◆ Your objective
Transcribe word for word the lines below from the line with "Provide list of" through the line with "[377, 197, 411, 224].", ends included.

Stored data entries
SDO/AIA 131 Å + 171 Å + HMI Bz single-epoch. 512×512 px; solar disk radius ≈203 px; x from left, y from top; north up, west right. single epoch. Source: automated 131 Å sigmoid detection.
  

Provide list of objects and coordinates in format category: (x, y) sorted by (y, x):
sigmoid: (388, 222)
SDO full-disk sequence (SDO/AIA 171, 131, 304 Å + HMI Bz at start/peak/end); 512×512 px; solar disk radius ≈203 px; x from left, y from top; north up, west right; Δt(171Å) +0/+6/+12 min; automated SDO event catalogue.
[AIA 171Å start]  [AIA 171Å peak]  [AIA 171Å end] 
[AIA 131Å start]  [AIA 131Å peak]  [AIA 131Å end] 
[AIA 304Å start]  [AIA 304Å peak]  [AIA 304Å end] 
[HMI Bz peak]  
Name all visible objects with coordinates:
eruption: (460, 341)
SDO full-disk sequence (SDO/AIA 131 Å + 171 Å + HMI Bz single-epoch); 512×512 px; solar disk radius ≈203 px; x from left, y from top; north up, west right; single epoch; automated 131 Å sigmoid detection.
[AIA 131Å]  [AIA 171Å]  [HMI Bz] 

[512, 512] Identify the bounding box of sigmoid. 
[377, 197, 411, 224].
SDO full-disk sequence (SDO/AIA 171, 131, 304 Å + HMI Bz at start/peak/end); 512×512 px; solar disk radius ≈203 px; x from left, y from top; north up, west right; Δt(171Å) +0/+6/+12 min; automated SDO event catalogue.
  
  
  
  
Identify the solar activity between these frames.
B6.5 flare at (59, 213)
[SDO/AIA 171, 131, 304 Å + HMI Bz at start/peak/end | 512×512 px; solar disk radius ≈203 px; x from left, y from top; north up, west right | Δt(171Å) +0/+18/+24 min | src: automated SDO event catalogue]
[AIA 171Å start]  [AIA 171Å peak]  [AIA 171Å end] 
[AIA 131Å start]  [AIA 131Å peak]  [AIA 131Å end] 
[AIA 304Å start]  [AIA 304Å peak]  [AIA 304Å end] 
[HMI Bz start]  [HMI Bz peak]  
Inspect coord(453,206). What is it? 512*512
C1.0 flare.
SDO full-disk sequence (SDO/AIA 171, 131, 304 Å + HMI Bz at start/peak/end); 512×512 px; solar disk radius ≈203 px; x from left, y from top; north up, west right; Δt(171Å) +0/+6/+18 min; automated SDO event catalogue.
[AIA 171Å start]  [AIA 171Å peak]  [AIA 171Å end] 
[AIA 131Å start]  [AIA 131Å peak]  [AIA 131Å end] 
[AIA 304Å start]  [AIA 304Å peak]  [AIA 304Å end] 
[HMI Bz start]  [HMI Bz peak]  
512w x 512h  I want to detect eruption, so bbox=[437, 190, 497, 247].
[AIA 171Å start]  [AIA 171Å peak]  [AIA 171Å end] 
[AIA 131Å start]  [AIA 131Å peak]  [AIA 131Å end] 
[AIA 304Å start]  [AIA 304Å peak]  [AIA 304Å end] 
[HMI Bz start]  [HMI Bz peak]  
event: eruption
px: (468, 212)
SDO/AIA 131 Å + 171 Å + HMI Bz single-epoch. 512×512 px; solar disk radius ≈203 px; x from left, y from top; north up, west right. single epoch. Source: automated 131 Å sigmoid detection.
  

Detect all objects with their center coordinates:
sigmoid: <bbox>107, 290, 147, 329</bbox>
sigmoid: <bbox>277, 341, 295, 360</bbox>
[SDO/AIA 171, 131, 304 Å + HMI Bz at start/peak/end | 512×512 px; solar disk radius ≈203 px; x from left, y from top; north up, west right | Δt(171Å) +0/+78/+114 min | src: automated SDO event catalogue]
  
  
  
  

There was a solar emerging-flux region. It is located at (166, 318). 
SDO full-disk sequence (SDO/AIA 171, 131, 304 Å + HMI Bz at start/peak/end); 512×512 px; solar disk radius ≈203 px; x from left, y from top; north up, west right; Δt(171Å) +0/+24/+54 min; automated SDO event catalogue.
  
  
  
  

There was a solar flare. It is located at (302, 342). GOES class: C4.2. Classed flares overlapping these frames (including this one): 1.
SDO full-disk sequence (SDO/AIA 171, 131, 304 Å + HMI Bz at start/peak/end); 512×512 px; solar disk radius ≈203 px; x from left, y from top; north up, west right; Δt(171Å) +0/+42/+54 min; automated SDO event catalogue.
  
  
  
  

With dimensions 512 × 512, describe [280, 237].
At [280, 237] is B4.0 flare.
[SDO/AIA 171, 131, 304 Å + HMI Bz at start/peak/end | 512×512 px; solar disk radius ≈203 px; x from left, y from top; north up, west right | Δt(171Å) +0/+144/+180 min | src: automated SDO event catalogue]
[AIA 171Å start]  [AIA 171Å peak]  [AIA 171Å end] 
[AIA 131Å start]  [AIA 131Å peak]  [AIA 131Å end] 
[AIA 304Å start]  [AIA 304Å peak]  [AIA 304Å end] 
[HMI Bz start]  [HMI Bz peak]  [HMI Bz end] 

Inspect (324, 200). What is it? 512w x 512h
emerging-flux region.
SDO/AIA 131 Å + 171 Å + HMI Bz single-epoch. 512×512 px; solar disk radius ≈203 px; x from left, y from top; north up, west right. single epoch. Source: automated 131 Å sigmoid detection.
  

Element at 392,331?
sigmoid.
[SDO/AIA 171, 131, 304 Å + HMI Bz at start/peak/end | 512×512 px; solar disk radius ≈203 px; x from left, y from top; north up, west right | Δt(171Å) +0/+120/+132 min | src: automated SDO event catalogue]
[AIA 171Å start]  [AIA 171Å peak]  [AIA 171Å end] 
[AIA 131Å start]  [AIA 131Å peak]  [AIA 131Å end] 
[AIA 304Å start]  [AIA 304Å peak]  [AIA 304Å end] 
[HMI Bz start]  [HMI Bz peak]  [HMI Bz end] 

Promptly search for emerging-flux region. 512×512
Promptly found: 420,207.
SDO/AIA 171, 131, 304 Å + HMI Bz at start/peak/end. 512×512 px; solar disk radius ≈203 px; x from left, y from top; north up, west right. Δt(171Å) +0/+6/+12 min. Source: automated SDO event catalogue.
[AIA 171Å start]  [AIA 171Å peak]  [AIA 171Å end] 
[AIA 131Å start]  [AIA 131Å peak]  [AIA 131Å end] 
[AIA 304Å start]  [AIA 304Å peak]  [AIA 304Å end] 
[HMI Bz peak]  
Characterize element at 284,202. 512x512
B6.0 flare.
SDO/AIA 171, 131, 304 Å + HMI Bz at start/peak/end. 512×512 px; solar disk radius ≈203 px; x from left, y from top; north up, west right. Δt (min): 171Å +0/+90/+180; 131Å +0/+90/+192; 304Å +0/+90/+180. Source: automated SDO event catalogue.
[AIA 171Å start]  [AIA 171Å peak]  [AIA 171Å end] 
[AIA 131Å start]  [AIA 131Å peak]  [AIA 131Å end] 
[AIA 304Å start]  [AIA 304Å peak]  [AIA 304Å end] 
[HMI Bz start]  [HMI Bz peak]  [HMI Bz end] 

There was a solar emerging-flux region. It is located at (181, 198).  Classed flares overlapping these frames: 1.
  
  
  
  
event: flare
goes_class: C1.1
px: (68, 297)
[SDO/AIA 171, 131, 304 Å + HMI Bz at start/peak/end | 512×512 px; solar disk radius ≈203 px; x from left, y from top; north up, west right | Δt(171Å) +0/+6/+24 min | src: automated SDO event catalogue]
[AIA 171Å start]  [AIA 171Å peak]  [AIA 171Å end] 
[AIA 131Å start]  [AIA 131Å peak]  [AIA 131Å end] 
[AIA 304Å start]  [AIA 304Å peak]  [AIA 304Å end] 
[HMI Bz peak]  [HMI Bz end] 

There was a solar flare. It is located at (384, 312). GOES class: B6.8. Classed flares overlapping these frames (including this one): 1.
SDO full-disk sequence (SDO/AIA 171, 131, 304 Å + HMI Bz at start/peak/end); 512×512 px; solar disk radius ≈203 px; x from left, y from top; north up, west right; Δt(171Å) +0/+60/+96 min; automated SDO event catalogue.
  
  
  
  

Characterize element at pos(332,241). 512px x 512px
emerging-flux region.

◆ Task response
Provide list of objects and coordinates in format category: (x, y) sorted by (y, x):
sigmoid: (388, 222)
SDO full-disk sequence (SDO/AIA 171, 131, 304 Å + HMI Bz at start/peak/end); 512×512 px; solar disk radius ≈203 px; x from left, y from top; north up, west right; Δt(171Å) +0/+6/+12 min; automated SDO event catalogue.
[AIA 171Å start]  [AIA 171Å peak]  [AIA 171Å end] 
[AIA 131Å start]  [AIA 131Å peak]  [AIA 131Å end] 
[AIA 304Å start]  [AIA 304Å peak]  [AIA 304Å end] 
[HMI Bz peak]  
Name all visible objects with coordinates:
eruption: (460, 341)
SDO full-disk sequence (SDO/AIA 131 Å + 171 Å + HMI Bz single-epoch); 512×512 px; solar disk radius ≈203 px; x from left, y from top; north up, west right; single epoch; automated 131 Å sigmoid detection.
[AIA 131Å]  [AIA 171Å]  [HMI Bz] 

[512, 512] Identify the bounding box of sigmoid. 
[377, 197, 411, 224].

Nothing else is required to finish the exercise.